Corn is one of my favorite frozen foods, and the freezing process is brutally easy. And since corn’s in season right now, you can find it cheap. Call around to farms stands or check a farmers market to see what’s available. You can search here for farms that sell corn in your area.
About the freezing process: You cannot simply freeze corn. Well, you can, but it will taste better and maintain more nutrients if you blanch it first.
Processing the corn is extremely easy. Here’s how it works.
What you’ll need
- Fresh corn
- Large pot for boiling water
- Large bowl or clean sink for cooling corn
- Sharp knife
- Freezer bags
- Lots of ice
1. Put on a large pot of water to boil. If you have one, a canning pot works great. You want a lot of water.
2. Strip the husks and silks off the ears of corn.
3. Drop the corn in the boiling water. Experiment with how many ears at a time your pot can manage. Ideally, you want to have the water return to a boil in about a minute. If it doesn’t, you need more water or less corn. Cover the pot to make things go faster.

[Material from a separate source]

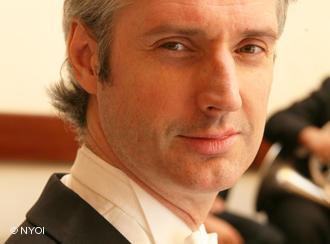 Der Dirigent Paul MacAlindin; Foto: NYOI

4. Boil the corn for 4-6 minutes.
5. Drop the corn in a bowl of ice water. I used my sink. Replace the ice as it melts. Leave the corn in the water for as long as was boiled — 4-6 minutes.

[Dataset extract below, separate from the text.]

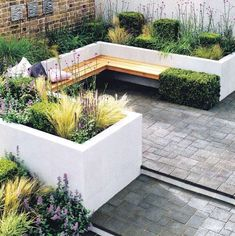 Contemporary patio layout for courtyard garden architectural plants give added Makale 4 Corner Garden Seating, Backyard Seating, Courtyard Landscaping, Courtyard Gardens, Landscaping Ideas, Architectural Plants, Contemporary Patio, Patio Layout, Garden Pictures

6. Cut the kernels off the corn with a sharp knife. Simply stand the ear up on end, then slice along the ear from top to bottom. This is easier than it sounds. Your knife will easily find a spot that cuts off most of the kernel without getting the tough cob. Turn the cob until you’ve gotten all the kernels. I cut onto a cookie tray with a lip. It held the kernels in nicely.
7. Scoop the kernels, which will mostly be held together in convenient chunks, into bags. The chunks come apart easily when you cook them later. Squeeze extra air out of the bags, and then toss them in freezer. If you’re ambitious, you can even label them. Corn will last at least a year in the freezer, although mine always gets eaten long before then.
8. Cook. Since they’ve already been blanched, the kernels don’t take much cooking. You basically just need to warm them up. My favorite way to use corn is in this quinoa recipe by Mark Bittman. You can use them however you like, though.